● WORK ITEM
Starting with the line that holds "Vừa ra mắt tại" and stopping after the line that holds "Big & Tall Surfwashed Colorblock Swim Shorts", repeat the lines below word for word, without the pictures.

● AVAILABLE DATA
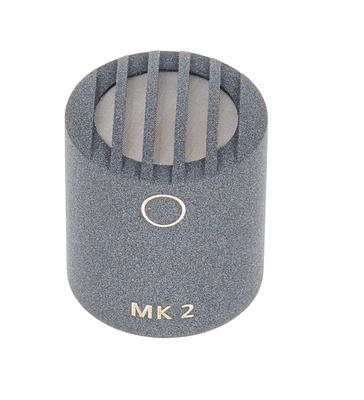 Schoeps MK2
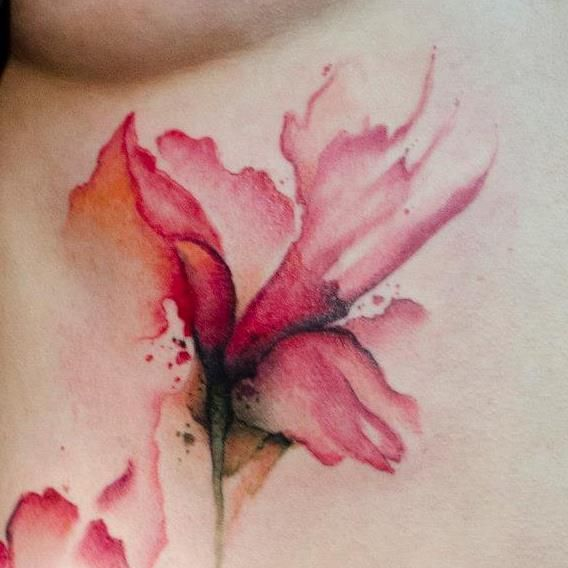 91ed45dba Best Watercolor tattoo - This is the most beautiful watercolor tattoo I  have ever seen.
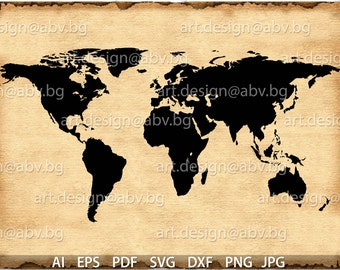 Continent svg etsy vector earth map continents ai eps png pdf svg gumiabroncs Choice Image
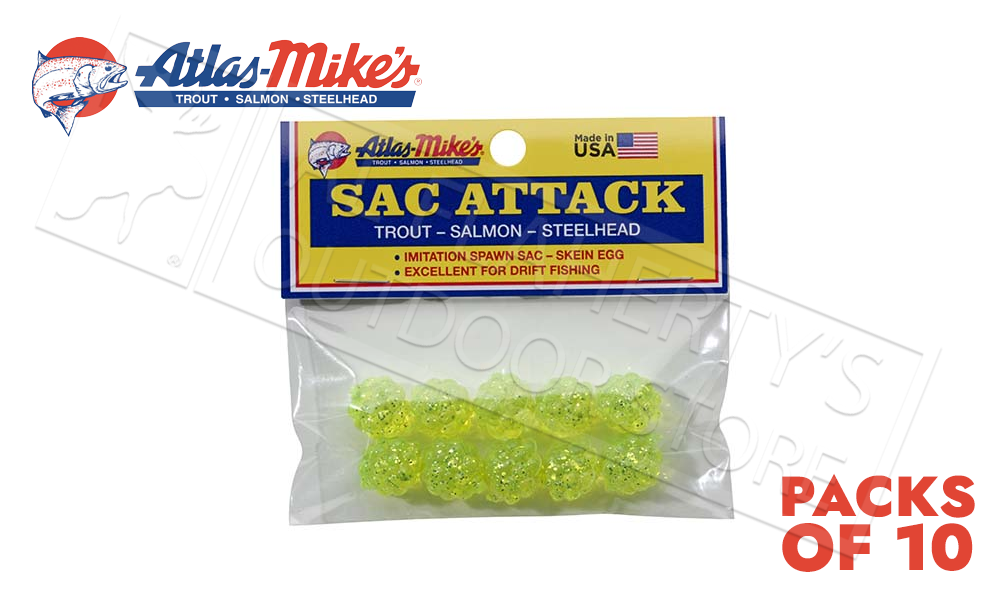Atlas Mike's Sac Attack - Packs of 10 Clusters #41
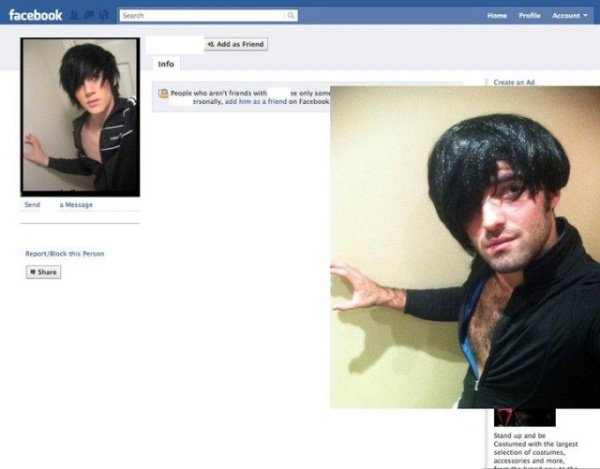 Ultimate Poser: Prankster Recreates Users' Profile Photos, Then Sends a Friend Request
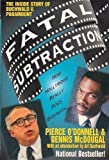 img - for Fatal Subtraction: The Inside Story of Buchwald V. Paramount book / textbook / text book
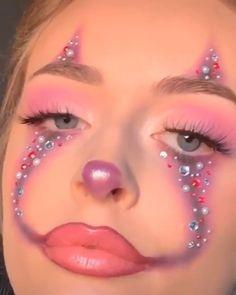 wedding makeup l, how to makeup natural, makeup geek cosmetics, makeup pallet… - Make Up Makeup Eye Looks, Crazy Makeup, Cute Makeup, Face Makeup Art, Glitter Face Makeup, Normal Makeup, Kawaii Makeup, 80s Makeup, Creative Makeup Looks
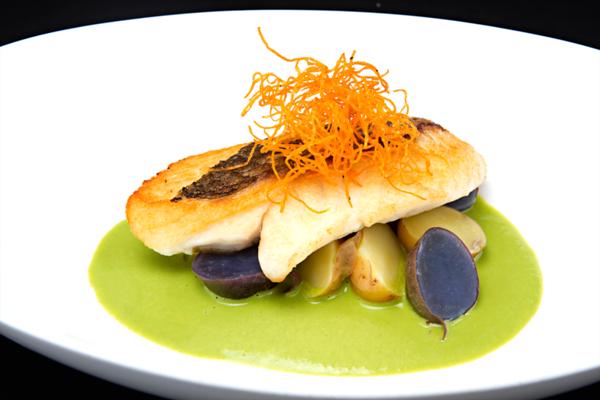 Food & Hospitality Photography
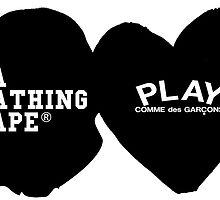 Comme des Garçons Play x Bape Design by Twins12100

--

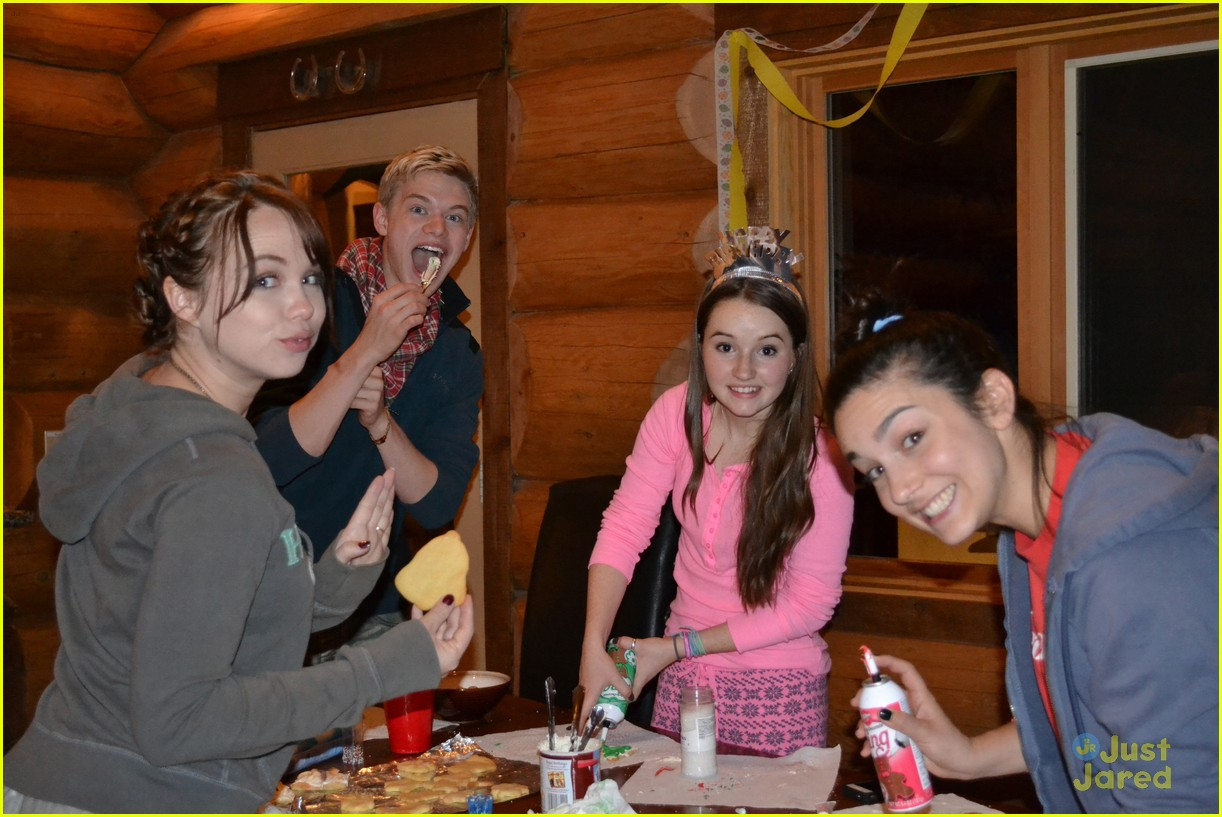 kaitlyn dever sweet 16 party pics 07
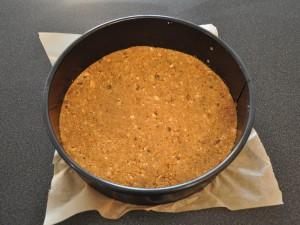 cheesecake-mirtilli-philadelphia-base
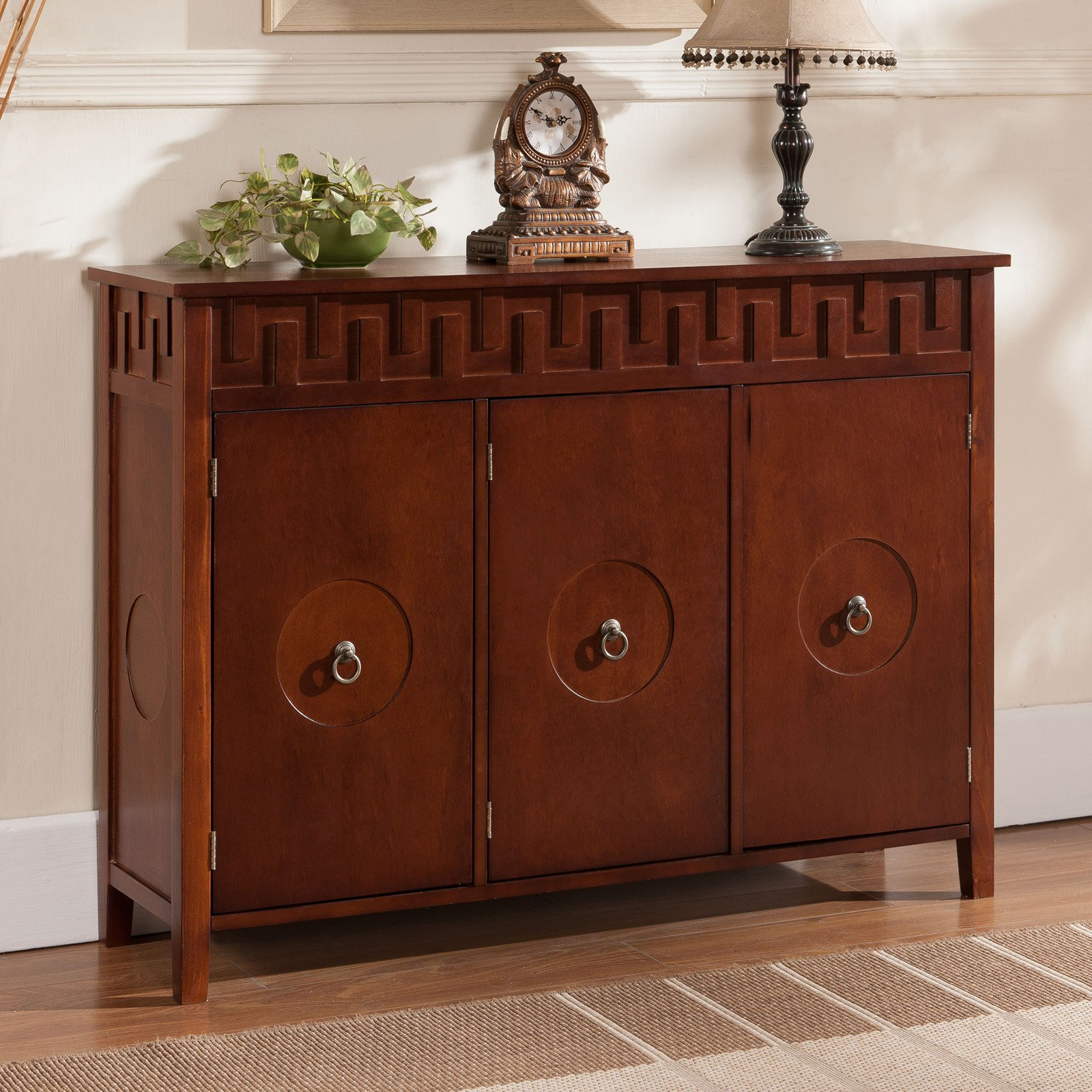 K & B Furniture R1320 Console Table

* * *

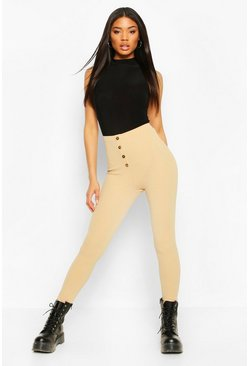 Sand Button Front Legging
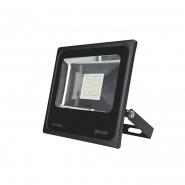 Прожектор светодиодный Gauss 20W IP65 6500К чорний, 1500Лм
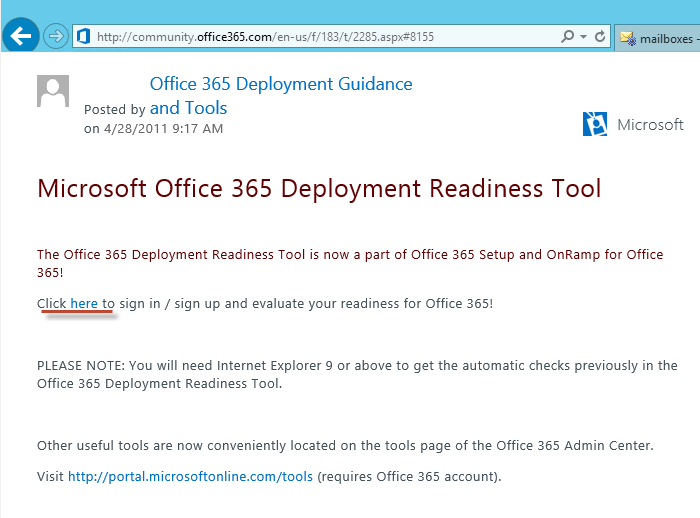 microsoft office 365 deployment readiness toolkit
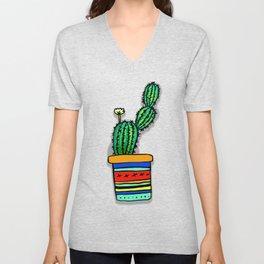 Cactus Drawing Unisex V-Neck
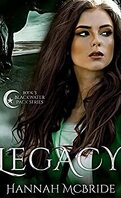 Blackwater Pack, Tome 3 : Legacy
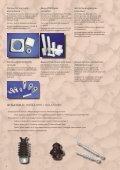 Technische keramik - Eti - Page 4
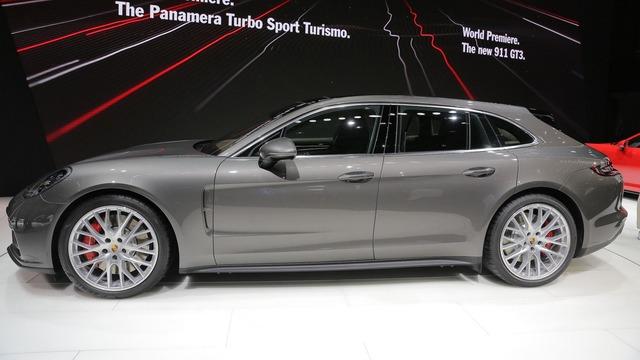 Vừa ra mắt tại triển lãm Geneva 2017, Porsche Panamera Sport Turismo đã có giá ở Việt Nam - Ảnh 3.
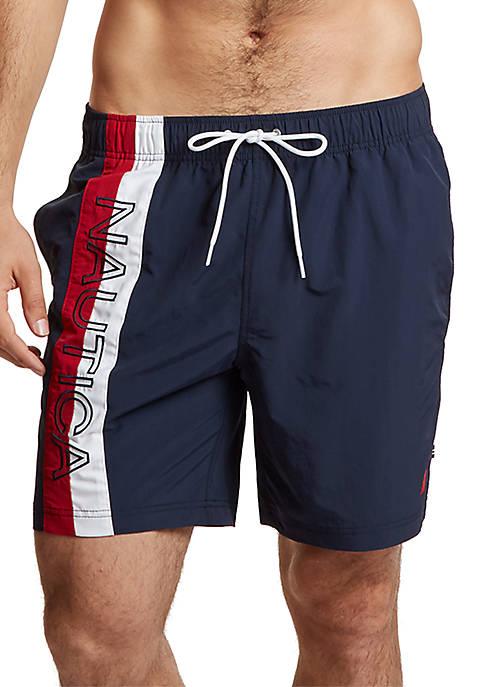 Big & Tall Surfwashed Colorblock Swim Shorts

● ANSWER SECTION
 Vừa ra mắt tại triển lãm Geneva 2017, Porsche Panamera Sport Turismo đã có giá ở Việt Nam - Ảnh 3.
 Big & Tall Surfwashed Colorblock Swim Shorts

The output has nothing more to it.